Mere months before the beginning of the New Year, I’d lined up for two hours just to score good seats for a little independent arthouse flick known as Lord of the Rings: The Two Towers. Captivated by the mythological lore of Middle Earth (as well as, I very reluctantly confess, the satiny skin of Orlando Bloom), I fell in love with a film franchise shot just a quick hop, skip and jump across the pond. Over the proceeding weeks, I made it my sole undertaking to nag and pester my dad so we could go to the Land of the Long White Cloud and try to spot Gandalf’s pointy hat poking through the mist.

Miraculously, my plan worked. But when I arrived in Wellington, brimming with youthful enthusiasm, things took a turn for the worse. We’d traversed the city all morning — itself not unlike a slightly bedraggled, less well-groomed San Francisco — searching for the exhibition centre, and when we eventually found it, the delay had only trebled my excitement.

That’s when it all went horribly wrong. As Tanya, the chirpy receptionist informed us, we were too late — the Lord of the Rings exhibit had flown to Singapore the day before. Noting my distraught expression, she feebly offered up a glossy brochure, adding “this has lots of good pictures.”

It was years before I worked up the courage to fly overseas again on the wings of an adolescent obsession. This time it was off to England, and the bustling streets of Oxford.

Second time round, I made sure I did my research. In amongst the cobbled streets and cottage facades, I searched for a very special tavern.

eagleandbabyThe pub in question was ‘The Eagle and Child’, known simply to the locals as ‘The Bird and Baby’, famed as a regular haunt of a one J.R.R Tolkien. With its creamy, rendered exterior and hanging wrought-iron sign, it’s the kind of place you’d expect to serve offal and beans, with a ruddy-faced barmaid to keep the ale flowing throughout the afternoon. The front rooms were smoky little wooden-panelled dens, one occupied by a rather grisly truck driver, the other a bleach-blonde woman — not exactly Merry and Pippin, but close enough.

Walking through the dark hall, the floor opened up to the central bar, lounge and obligatory pub fireplace, crackling away audibly. Mounted inconspicuously above the hearth is a small plaque, the neat lines of cursory text slightly faded.

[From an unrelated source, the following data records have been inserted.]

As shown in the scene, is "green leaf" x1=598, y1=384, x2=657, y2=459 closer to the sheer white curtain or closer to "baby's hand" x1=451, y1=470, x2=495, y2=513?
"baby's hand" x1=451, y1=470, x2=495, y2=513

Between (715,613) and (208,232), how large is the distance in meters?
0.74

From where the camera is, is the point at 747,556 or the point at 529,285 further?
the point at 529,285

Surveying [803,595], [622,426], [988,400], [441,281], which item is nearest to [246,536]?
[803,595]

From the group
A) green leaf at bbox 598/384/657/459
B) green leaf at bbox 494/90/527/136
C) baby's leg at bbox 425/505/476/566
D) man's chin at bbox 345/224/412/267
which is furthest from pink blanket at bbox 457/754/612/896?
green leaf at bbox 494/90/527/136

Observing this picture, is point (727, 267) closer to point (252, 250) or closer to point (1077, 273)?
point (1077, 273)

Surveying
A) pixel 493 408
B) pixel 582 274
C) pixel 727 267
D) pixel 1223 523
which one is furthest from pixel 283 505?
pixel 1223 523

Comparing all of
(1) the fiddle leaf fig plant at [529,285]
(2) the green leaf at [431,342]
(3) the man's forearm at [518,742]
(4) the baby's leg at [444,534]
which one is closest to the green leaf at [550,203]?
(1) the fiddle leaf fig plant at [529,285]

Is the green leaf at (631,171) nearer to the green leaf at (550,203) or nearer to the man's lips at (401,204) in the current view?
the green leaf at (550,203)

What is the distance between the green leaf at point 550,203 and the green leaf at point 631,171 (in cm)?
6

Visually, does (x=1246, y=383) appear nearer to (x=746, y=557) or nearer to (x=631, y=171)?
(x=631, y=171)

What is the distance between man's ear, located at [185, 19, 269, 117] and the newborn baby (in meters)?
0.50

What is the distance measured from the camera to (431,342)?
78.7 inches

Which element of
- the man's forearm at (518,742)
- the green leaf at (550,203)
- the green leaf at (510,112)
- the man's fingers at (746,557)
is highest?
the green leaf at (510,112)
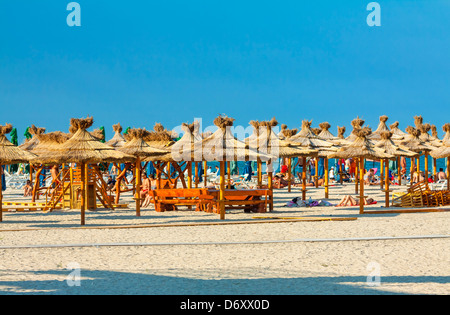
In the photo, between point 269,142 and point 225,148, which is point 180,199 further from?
point 225,148

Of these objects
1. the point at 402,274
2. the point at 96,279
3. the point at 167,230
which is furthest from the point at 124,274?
the point at 167,230

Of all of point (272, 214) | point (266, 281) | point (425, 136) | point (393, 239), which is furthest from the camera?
point (425, 136)

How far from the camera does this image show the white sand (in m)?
7.48

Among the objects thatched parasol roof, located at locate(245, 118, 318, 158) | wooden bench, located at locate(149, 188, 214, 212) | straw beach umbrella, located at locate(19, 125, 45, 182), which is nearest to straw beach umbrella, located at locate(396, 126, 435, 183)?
thatched parasol roof, located at locate(245, 118, 318, 158)

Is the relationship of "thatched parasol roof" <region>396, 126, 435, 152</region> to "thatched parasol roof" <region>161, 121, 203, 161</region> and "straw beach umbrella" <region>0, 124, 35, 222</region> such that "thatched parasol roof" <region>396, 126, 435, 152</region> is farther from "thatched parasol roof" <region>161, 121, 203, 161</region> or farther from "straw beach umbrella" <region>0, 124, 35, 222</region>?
"straw beach umbrella" <region>0, 124, 35, 222</region>

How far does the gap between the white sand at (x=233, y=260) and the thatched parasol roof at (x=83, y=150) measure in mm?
1612

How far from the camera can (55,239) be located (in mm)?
11969

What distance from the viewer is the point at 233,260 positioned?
371 inches

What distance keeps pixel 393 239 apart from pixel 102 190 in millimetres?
10882

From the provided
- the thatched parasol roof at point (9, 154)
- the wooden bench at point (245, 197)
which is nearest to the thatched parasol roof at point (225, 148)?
the wooden bench at point (245, 197)

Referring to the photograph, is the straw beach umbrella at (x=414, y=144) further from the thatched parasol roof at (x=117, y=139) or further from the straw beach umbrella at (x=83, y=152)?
the straw beach umbrella at (x=83, y=152)

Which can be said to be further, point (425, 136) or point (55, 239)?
point (425, 136)

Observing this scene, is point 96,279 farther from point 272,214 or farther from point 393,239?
point 272,214

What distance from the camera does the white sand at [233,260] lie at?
7480 mm
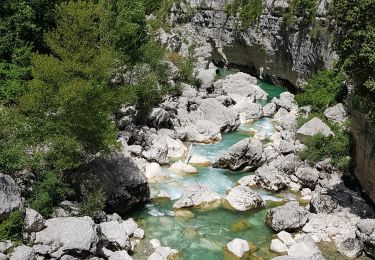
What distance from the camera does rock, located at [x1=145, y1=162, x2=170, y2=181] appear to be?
29322mm

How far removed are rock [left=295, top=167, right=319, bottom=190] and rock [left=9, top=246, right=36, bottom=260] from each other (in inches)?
736

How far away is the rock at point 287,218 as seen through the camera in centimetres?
2341

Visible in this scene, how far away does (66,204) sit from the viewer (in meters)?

It’s what I’d come for and, judging by the bespectacled young boy lingering nearby, I wasn’t the only one.

We’d found it. Nerd mecca.

On that very spot, every Tuesday morning during term, select members of the Oxford literati would congregate to discuss fiction, fantasy and the healing properties of Guinness. Amongst the better known members of the club were C.S Lewis and his friend, J.R.R Tolkien. Discussions ranged from the members’ own works, to intellectual debates on antiquity and literature, to the woefully overwrought prose of the Amanda McKittrick Ros.

(Here’s an excerpt from Irene Iddesleigh, just to give you a rough idea of what they were up against:
“Speak! Irene! Wife! Woman! Do not sit in silence and allow the blood that now boils in my veins to ooze through cavities of unrestrained passion and trickle down to drench me with its crimson hue!”)

As I sank into the black leather booth, it gave the tell-tale squeak of plastic imitation. Looking around, I spotted flecks of paint stooping away from the wall, and in a far corner, a family of daddy long-legs appeared to be settling down for the winter.

But no number of watery tomato soup could dilute my excitement — it may have taken me three years, but I’d finally found my Middle Earth.